And say, look, I've pre-positioned a bomb on the east coast, do you want to talk? They can do that. So we have to be concerned, not only about their missiles, but about other ways they could sneak a device into the United States.

BURNETT: And Gordon, Senator Bob Menendez said today, I don't think the regime in Pyongyang wants to commit suicide, but they know that would be the result of an attack on the United States. But I ask you, is the U.S. really ready to go to war with North Korea? The U.S. doesn't appear ready to right now go to war with anyone?

CHANG: No, we are not ready to go and we certainly don't want to with regard to North Korea. But you know, it's not our decision to make, it's also theirs as well. So this is not something that's entirely within our control.

You know, the North Koreans are aren't going to airmail a nuke to us because of course, we would obliterate them. But there are other ways they could hurt us that we wouldn't be able to trace back.

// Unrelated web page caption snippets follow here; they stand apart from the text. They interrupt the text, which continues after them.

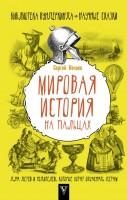 Мировая история на пальцах Книга Нечаев Сергей 7+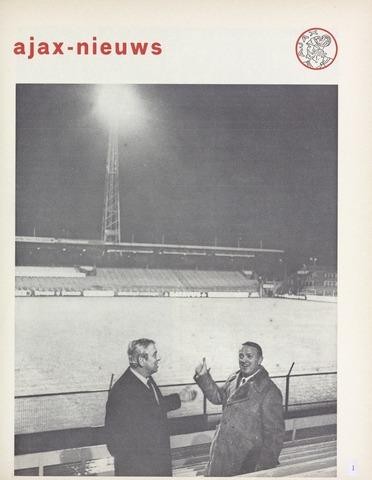 Clubnieuws Ajax (vanaf 1916) 1971-11-01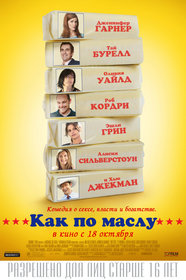 Постеры фильма «Как по маслу»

We know where their plutonium is. We know the isotopes. We don't know their isotopes for the uranium. So they could sneak uranium into the United States. We might suspect it is North Korea, but we don't know, and if we don't know, we're not going to strike them. So the North Koreans know that.

BURNETT: Interesting point. All right, Victor, Gordon, thank you very much, a pretty sobering point there.

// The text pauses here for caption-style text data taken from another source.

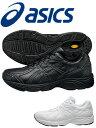 ◇12FW asics(アシックス) ランニングシューズ ロードジョグ 4 SL TJG126 ユニセックス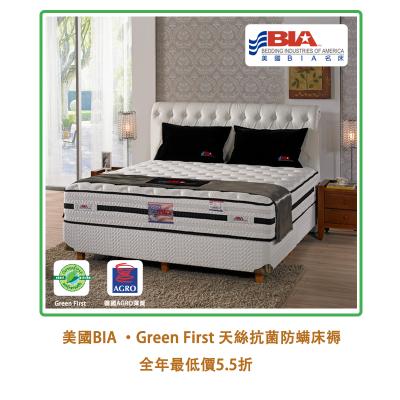 美國BIA Green First天絲抗菌防蟎床褥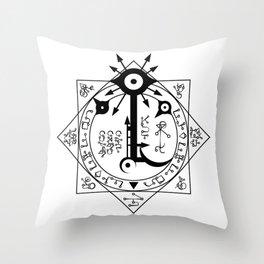 Invisible Sun Symbol on White Throw Pillow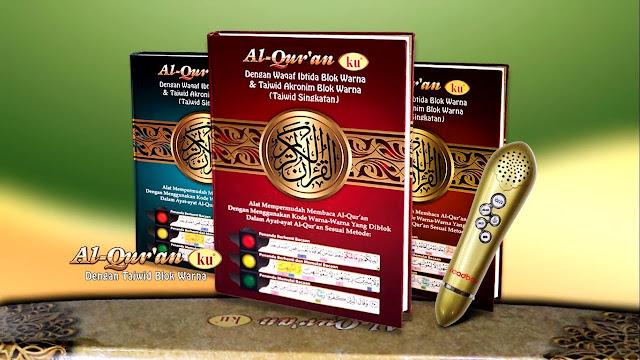 Contoh iklan produk pen qur'an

Still to come, President Obama decides to close the White House to the public. We are learning tonight just how much those White House tours cost, but does it add up? As always, we try to get an answer to that question for you.

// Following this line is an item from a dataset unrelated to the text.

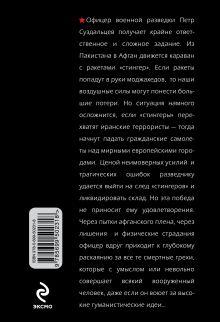 Обложка сзади Война страшна покаянием. Стеклодув Александр Проханов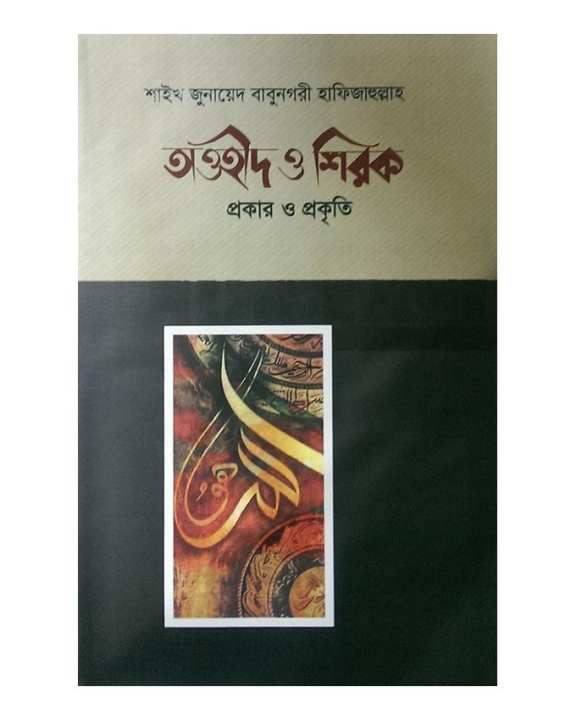 Taohid O Shirok Prokar Prokrity by Shaikh Junayed Babu Nagari Hafizullah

And is it safe to go back in the water? Thousands of sharks OUTFRONT, next.


BURNETT: Our third story, OUTFRONT, shark invasion. South Florida beaches were closed today after thousands of sharks swarmed the area. It looks beautiful until it's -- you just imagine seeing those dark shadows beneath you in the clear, blue sea.

Some of them were swimming less than 60 feet away from shore. Most beaches are reopened tonight, but lifeguards are on high alert as sharks migrate to warmer waters along the Florida coast.

Now, all of this comes as a recent report reveals the number of unprovoked shark attacks is on the rise. George Howell is OUTFRONT in Boca Raton.


GEORGE HOWELL, CNN CORRESPONDENT (voice-over): Thousands of sharks, from the air, they're easy to spot, in the crystal clear waters of Florida's treasure coast. Lifeguard has had to close several beaches to keep people out of the water, and even at the beaches that weren't closed.

CAROLINY COSTA, VISITOR: I want to stay by the shore, definitely.

HOWELL: People are taking extra precautions.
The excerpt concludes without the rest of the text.